## Text segment
_ _ _ _
Arnolds training began with a posting to No.2 Initial Training School (ITS) at Lindfield in NSW on 14 October 1940. Arnold graduated from No.2 ITS on 9 November 1940 and was promoted to Leading Aircraftsman (LAC).
On completion of ITS training, Arnold was posted to No.2 Embarkation Depot RAAF at Bradfield Park. He departed from Sydney for further aircrew training in Canada on 29 November 1940, arriving in Canada on 23 December 1940.
On arrival in Canada, Arnold was attached to the Royal Canadian Air Force (RCAF) and posted to No.4 Training Command (RCAF) in Western Canada, which covered the provinces of Alberta, British Colombia and Southern Saskatchewan with its Headquarters based in Calgary, Alberta. He trained as a Wireless Operator/Air Gunner (WO/AG). Arnold attended No. 2 Wireless School in Calgary, Alberta from 6 January 1941 until 23 May 1941 and RCAF Individual Flying Records show he logged a total of 8 hours and 55 minutes as wireless operator (and 1 hour and 35 minutes as passenger) during training.
_ _ _ _
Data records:
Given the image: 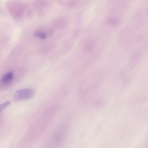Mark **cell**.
I'll use <instances>...</instances> for the list:
<instances>
[{
    "label": "cell",
    "mask_w": 148,
    "mask_h": 148,
    "mask_svg": "<svg viewBox=\"0 0 148 148\" xmlns=\"http://www.w3.org/2000/svg\"><path fill=\"white\" fill-rule=\"evenodd\" d=\"M6 10L14 21L28 18L31 9L27 4L19 0H8L5 3Z\"/></svg>",
    "instance_id": "1"
},
{
    "label": "cell",
    "mask_w": 148,
    "mask_h": 148,
    "mask_svg": "<svg viewBox=\"0 0 148 148\" xmlns=\"http://www.w3.org/2000/svg\"><path fill=\"white\" fill-rule=\"evenodd\" d=\"M33 6L37 16L42 18L49 13L51 9V4L49 0H34Z\"/></svg>",
    "instance_id": "2"
},
{
    "label": "cell",
    "mask_w": 148,
    "mask_h": 148,
    "mask_svg": "<svg viewBox=\"0 0 148 148\" xmlns=\"http://www.w3.org/2000/svg\"><path fill=\"white\" fill-rule=\"evenodd\" d=\"M34 90L30 88H24L17 91L14 95L15 100L18 101L27 100L32 98L34 95Z\"/></svg>",
    "instance_id": "3"
},
{
    "label": "cell",
    "mask_w": 148,
    "mask_h": 148,
    "mask_svg": "<svg viewBox=\"0 0 148 148\" xmlns=\"http://www.w3.org/2000/svg\"><path fill=\"white\" fill-rule=\"evenodd\" d=\"M14 78V74L12 72L5 74L0 80V88L4 89L8 87L11 84Z\"/></svg>",
    "instance_id": "4"
},
{
    "label": "cell",
    "mask_w": 148,
    "mask_h": 148,
    "mask_svg": "<svg viewBox=\"0 0 148 148\" xmlns=\"http://www.w3.org/2000/svg\"><path fill=\"white\" fill-rule=\"evenodd\" d=\"M53 33V31L51 29L41 28L36 30L34 34L38 38L45 39L49 36H51Z\"/></svg>",
    "instance_id": "5"
},
{
    "label": "cell",
    "mask_w": 148,
    "mask_h": 148,
    "mask_svg": "<svg viewBox=\"0 0 148 148\" xmlns=\"http://www.w3.org/2000/svg\"><path fill=\"white\" fill-rule=\"evenodd\" d=\"M66 22V18L62 16H56L53 19L51 23L53 26L56 27L61 28L65 25Z\"/></svg>",
    "instance_id": "6"
},
{
    "label": "cell",
    "mask_w": 148,
    "mask_h": 148,
    "mask_svg": "<svg viewBox=\"0 0 148 148\" xmlns=\"http://www.w3.org/2000/svg\"><path fill=\"white\" fill-rule=\"evenodd\" d=\"M93 48L92 43L90 41L86 42L84 44V48L85 50L87 52H90Z\"/></svg>",
    "instance_id": "7"
},
{
    "label": "cell",
    "mask_w": 148,
    "mask_h": 148,
    "mask_svg": "<svg viewBox=\"0 0 148 148\" xmlns=\"http://www.w3.org/2000/svg\"><path fill=\"white\" fill-rule=\"evenodd\" d=\"M10 103V101H6L2 104L0 106V111H1L3 110L6 107L8 106Z\"/></svg>",
    "instance_id": "8"
},
{
    "label": "cell",
    "mask_w": 148,
    "mask_h": 148,
    "mask_svg": "<svg viewBox=\"0 0 148 148\" xmlns=\"http://www.w3.org/2000/svg\"><path fill=\"white\" fill-rule=\"evenodd\" d=\"M108 23L111 25H114L117 24L118 20L114 18L110 19L108 20Z\"/></svg>",
    "instance_id": "9"
}]
</instances>
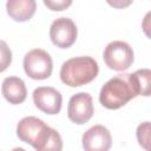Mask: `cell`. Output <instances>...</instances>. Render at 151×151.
Returning <instances> with one entry per match:
<instances>
[{
  "label": "cell",
  "mask_w": 151,
  "mask_h": 151,
  "mask_svg": "<svg viewBox=\"0 0 151 151\" xmlns=\"http://www.w3.org/2000/svg\"><path fill=\"white\" fill-rule=\"evenodd\" d=\"M17 136L38 151H60L63 149V139L58 131L33 116L25 117L18 123Z\"/></svg>",
  "instance_id": "cell-1"
},
{
  "label": "cell",
  "mask_w": 151,
  "mask_h": 151,
  "mask_svg": "<svg viewBox=\"0 0 151 151\" xmlns=\"http://www.w3.org/2000/svg\"><path fill=\"white\" fill-rule=\"evenodd\" d=\"M99 72L98 63L91 57H74L66 60L60 68L61 81L71 87L91 83Z\"/></svg>",
  "instance_id": "cell-2"
},
{
  "label": "cell",
  "mask_w": 151,
  "mask_h": 151,
  "mask_svg": "<svg viewBox=\"0 0 151 151\" xmlns=\"http://www.w3.org/2000/svg\"><path fill=\"white\" fill-rule=\"evenodd\" d=\"M133 98L134 94L127 81L126 74L117 76L107 80L99 93L100 104L109 110L120 109Z\"/></svg>",
  "instance_id": "cell-3"
},
{
  "label": "cell",
  "mask_w": 151,
  "mask_h": 151,
  "mask_svg": "<svg viewBox=\"0 0 151 151\" xmlns=\"http://www.w3.org/2000/svg\"><path fill=\"white\" fill-rule=\"evenodd\" d=\"M24 70L26 74L35 80L50 78L53 70L51 55L41 48H33L24 58Z\"/></svg>",
  "instance_id": "cell-4"
},
{
  "label": "cell",
  "mask_w": 151,
  "mask_h": 151,
  "mask_svg": "<svg viewBox=\"0 0 151 151\" xmlns=\"http://www.w3.org/2000/svg\"><path fill=\"white\" fill-rule=\"evenodd\" d=\"M106 66L114 71L127 70L134 59L132 47L122 40H114L107 44L103 54Z\"/></svg>",
  "instance_id": "cell-5"
},
{
  "label": "cell",
  "mask_w": 151,
  "mask_h": 151,
  "mask_svg": "<svg viewBox=\"0 0 151 151\" xmlns=\"http://www.w3.org/2000/svg\"><path fill=\"white\" fill-rule=\"evenodd\" d=\"M78 31L74 21L70 18H58L50 27V38L59 48L71 47L77 39Z\"/></svg>",
  "instance_id": "cell-6"
},
{
  "label": "cell",
  "mask_w": 151,
  "mask_h": 151,
  "mask_svg": "<svg viewBox=\"0 0 151 151\" xmlns=\"http://www.w3.org/2000/svg\"><path fill=\"white\" fill-rule=\"evenodd\" d=\"M93 103L91 94L79 92L70 98L67 106V117L71 122L81 125L87 123L93 116Z\"/></svg>",
  "instance_id": "cell-7"
},
{
  "label": "cell",
  "mask_w": 151,
  "mask_h": 151,
  "mask_svg": "<svg viewBox=\"0 0 151 151\" xmlns=\"http://www.w3.org/2000/svg\"><path fill=\"white\" fill-rule=\"evenodd\" d=\"M33 101L40 111L47 114H57L61 110L63 97L54 87L40 86L33 91Z\"/></svg>",
  "instance_id": "cell-8"
},
{
  "label": "cell",
  "mask_w": 151,
  "mask_h": 151,
  "mask_svg": "<svg viewBox=\"0 0 151 151\" xmlns=\"http://www.w3.org/2000/svg\"><path fill=\"white\" fill-rule=\"evenodd\" d=\"M83 147L86 151H107L112 138L110 131L103 125H94L83 134Z\"/></svg>",
  "instance_id": "cell-9"
},
{
  "label": "cell",
  "mask_w": 151,
  "mask_h": 151,
  "mask_svg": "<svg viewBox=\"0 0 151 151\" xmlns=\"http://www.w3.org/2000/svg\"><path fill=\"white\" fill-rule=\"evenodd\" d=\"M1 92L5 99L13 105L24 103L27 97V88L25 81L19 77L5 78L1 85Z\"/></svg>",
  "instance_id": "cell-10"
},
{
  "label": "cell",
  "mask_w": 151,
  "mask_h": 151,
  "mask_svg": "<svg viewBox=\"0 0 151 151\" xmlns=\"http://www.w3.org/2000/svg\"><path fill=\"white\" fill-rule=\"evenodd\" d=\"M7 14L18 22L29 20L37 9L35 0H7L6 2Z\"/></svg>",
  "instance_id": "cell-11"
},
{
  "label": "cell",
  "mask_w": 151,
  "mask_h": 151,
  "mask_svg": "<svg viewBox=\"0 0 151 151\" xmlns=\"http://www.w3.org/2000/svg\"><path fill=\"white\" fill-rule=\"evenodd\" d=\"M127 81L131 86V90L137 96L149 97L151 92V71L149 68L137 70L133 73L126 74Z\"/></svg>",
  "instance_id": "cell-12"
},
{
  "label": "cell",
  "mask_w": 151,
  "mask_h": 151,
  "mask_svg": "<svg viewBox=\"0 0 151 151\" xmlns=\"http://www.w3.org/2000/svg\"><path fill=\"white\" fill-rule=\"evenodd\" d=\"M137 139L142 147L150 150V122L142 123L137 127Z\"/></svg>",
  "instance_id": "cell-13"
},
{
  "label": "cell",
  "mask_w": 151,
  "mask_h": 151,
  "mask_svg": "<svg viewBox=\"0 0 151 151\" xmlns=\"http://www.w3.org/2000/svg\"><path fill=\"white\" fill-rule=\"evenodd\" d=\"M12 61V51L7 42L0 40V73L6 71Z\"/></svg>",
  "instance_id": "cell-14"
},
{
  "label": "cell",
  "mask_w": 151,
  "mask_h": 151,
  "mask_svg": "<svg viewBox=\"0 0 151 151\" xmlns=\"http://www.w3.org/2000/svg\"><path fill=\"white\" fill-rule=\"evenodd\" d=\"M45 6L54 12H60L72 5V0H44Z\"/></svg>",
  "instance_id": "cell-15"
},
{
  "label": "cell",
  "mask_w": 151,
  "mask_h": 151,
  "mask_svg": "<svg viewBox=\"0 0 151 151\" xmlns=\"http://www.w3.org/2000/svg\"><path fill=\"white\" fill-rule=\"evenodd\" d=\"M105 1L113 8H126L133 2V0H105Z\"/></svg>",
  "instance_id": "cell-16"
}]
</instances>
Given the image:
_ _ _ _
## Task requirements
(A) Repeat the passage on Arnold's aircrew training word for word, from "On completion of" to "passenger) during training.".
(B) Please carry on the passage on Arnold's aircrew training after its last sentence.

## Written responses
(A)
On completion of ITS training, Arnold was posted to No.2 Embarkation Depot RAAF at Bradfield Park. He departed from Sydney for further aircrew training in Canada on 29 November 1940, arriving in Canada on 23 December 1940.
On arrival in Canada, Arnold was attached to the Royal Canadian Air Force (RCAF) and posted to No.4 Training Command (RCAF) in Western Canada, which covered the provinces of Alberta, British Colombia and Southern Saskatchewan with its Headquarters based in Calgary, Alberta. He trained as a Wireless Operator/Air Gunner (WO/AG). Arnold attended No. 2 Wireless School in Calgary, Alberta from 6 January 1941 until 23 May 1941 and RCAF Individual Flying Records show he logged a total of 8 hours and 55 minutes as wireless operator (and 1 hour and 35 minutes as passenger) during training.

(B)
On completion of wireless operator training Arnold undertook four weeks of Air Gunner training with No.2 Bombing and Gunnery School in Mossbank, Saskatchewan. Over the four weeks, Arnold logged 7 hours and 55 minutes as Air Gunner (and 3 hours and 25 minutes as passenger). With a total of 21 hours 50 minutes flying time and having completed both training phases, Arnold graduated as a Wireless Operator Air Gunner on 23 June 1941.

On receiving his WO/AG badge, Arnold was promoted to Sergeant and departed from "M" Depot at Halifax in Nova Scotia, for the UK on 6 July 1941.
Arnold disembarked at Liverpool in the UK on 29 July 1941 and was transported by train south to the RAF 3 Personnel Reception Centre (3 PRC) at Bournemouth on the South Coast to wait for posting to another training unit. After a short leave period, training continued for Arnold with a transfer to No.2 Signals School at Yatesbury on 6 August 1941.

On 30 September 1941 Arnold moved closer to active service with Bomber Command, being posted from No.2 Signals School to No.14 Operational Training Unit (OTU) at Cottesmore. No.14 OTU was equipped with Handley Page Hampden aircraft and had the primary objective of training bomber aircrew for active service and teaching night navigation techniques. RAAF records show that Arnold spent 6 months with No.14 OTU before being qualified for active service and posting to a Squadron. On 30 March 1942 Arnold completed all training and was posted from No.14 Operational Training Unit to 49 Squadron at Scampton.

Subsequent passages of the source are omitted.